Text block
--*--
It’s hard to save what you can’t identify. That’s been a problem for the endangered salt marsh harvest mouse, which is found only in the salty, brackish waters of the San Francisco Bay Area. The mouse competes for space with about eight million humans, and more than three-quarters of its habitat has been eaten by development and land conversion. That loss is expected to increase amid rising sea levels.
Conserving the population has proven tricky, in part because it looks so much like another mouse in the area—the western harvest mouse—that is abundant throughout western U.S.
But scientists from UC Davis have developed a tool, a “decision tree,” that has been able to differentiate the doppelgängers with up to 99% accuracy, without the need for genetic analysis.
“If people misidentify the species, they have a false impression that they’re doing well,” said Mark Statham, a researcher with the Mammalian Ecology and Conservation Unit within the UC Davis School of Veterinary Medicine.
The tool is described in a study published this month in a special issue of the journal California Fish and Wildlife.
Bay Area housing shortage
There are two distinct subspecies of salt marsh harvest mice — a southern subspecies in south and central San Francisco Bay and a northern subspecies in the San Pablo and Suisun bays. Both look very similar to the non-endangered western harvest mouse.
Of the two, the southern is most vulnerable to climate change and habitat conversion. It relies on salt marshes, which are on the edge of the bay and feeling the pinch with sea level rise. Northern populations have more habitat and room to migrate upslope with climate change. But in the south bay, marsh land runs into urban areas, leaving southern salt marsh harvest mice with limited housing options.
Mice bellies tell a tail
The study looked specifically at the southern population of mice. The researchers trapped and collected genetic samples and physical measurements from 204 harvest mice from across the southern mouse’s population range. About one-quarter were salt marsh harvest mice while the remainder were western harvest mice.
The researchers then used machine learning to determine which characteristics were most helpful in setting the species apart. They found that the color of the mice’s bellies and tail hair could best differentiate the endangered mouse from the western harvest mouse.
The red belly of the southern salt marsh harvest mouse is particularly distinctive. It’s even part of the species’ scientific name, Reithrodontomys raviventris. The “raviventris’ component means “red belly.”
“It is a bit of a misnomer because most animals within the species have a white belly, particularly those within the northern subspecies,” Statham said. “So, it was never clear how useful this was for identifying the species. It turns out that it is one of two really useful characters for identifying the southern salt marsh harvest mouse.”
Statham said this improved method could help efforts to conserve and recover the population of this mouse that is home only in the San Francisco Bay.
“Now field researchers can go in the field and identify the animal immediately,” Statham said. “Without something like this, you don’t really know what you’ve got.”
The study was conducted in collaboration with the California Department of Fish and Wildlife with funding from the U.S. Fish and Wildlife Service.
--*--
Exercise brief
In the salt marsh harvest mouse article, condense the paragraph beginning "Of the two, the southern" into a short bulleted list that keeps its main facts.
--*--
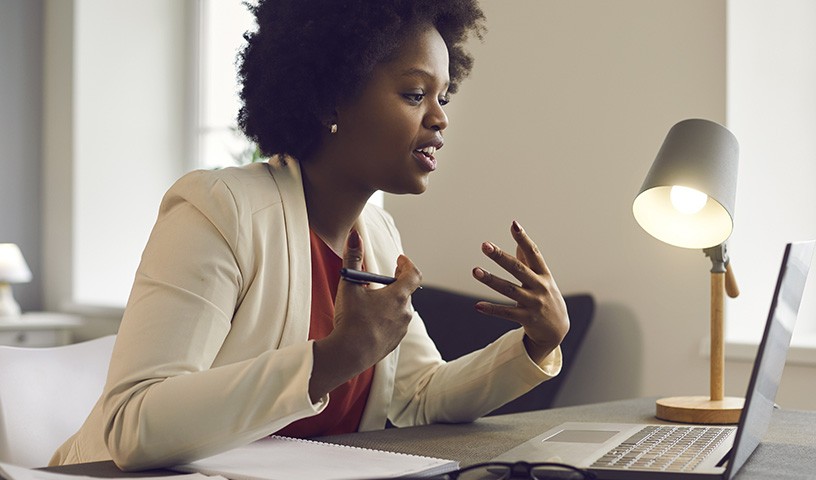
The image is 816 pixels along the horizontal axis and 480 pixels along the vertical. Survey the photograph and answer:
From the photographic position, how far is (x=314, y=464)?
108 cm

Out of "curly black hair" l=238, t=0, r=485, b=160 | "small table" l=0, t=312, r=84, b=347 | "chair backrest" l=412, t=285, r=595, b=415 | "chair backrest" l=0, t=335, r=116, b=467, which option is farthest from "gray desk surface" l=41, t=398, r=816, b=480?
"small table" l=0, t=312, r=84, b=347

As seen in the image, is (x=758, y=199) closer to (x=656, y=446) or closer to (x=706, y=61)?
(x=706, y=61)

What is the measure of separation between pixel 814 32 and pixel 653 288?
771 mm

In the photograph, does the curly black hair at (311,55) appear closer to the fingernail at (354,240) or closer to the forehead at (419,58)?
the forehead at (419,58)

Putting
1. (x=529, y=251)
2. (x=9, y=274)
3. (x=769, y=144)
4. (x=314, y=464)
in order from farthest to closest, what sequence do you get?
(x=9, y=274) → (x=769, y=144) → (x=529, y=251) → (x=314, y=464)

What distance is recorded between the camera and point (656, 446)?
47.4 inches

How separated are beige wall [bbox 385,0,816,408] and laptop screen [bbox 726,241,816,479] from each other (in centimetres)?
112

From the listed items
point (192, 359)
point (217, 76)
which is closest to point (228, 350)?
point (192, 359)

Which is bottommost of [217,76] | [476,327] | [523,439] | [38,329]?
[38,329]

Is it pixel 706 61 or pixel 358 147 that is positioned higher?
pixel 706 61

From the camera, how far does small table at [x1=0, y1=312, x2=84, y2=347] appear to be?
398 centimetres

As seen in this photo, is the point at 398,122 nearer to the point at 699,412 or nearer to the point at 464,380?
the point at 464,380

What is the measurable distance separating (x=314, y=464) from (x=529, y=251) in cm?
41

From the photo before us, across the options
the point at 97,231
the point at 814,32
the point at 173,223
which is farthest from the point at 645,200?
the point at 97,231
--*--
Result
- The southern subspecies is the more vulnerable of the two to climate change and habitat conversion.
- It depends on salt marshes at the bay's edge, which are under pressure from sea level rise.
- Northern populations have more habitat and can migrate upslope as the climate changes.
- In the south bay, marshland runs into urban areas, so southern mice have limited housing options.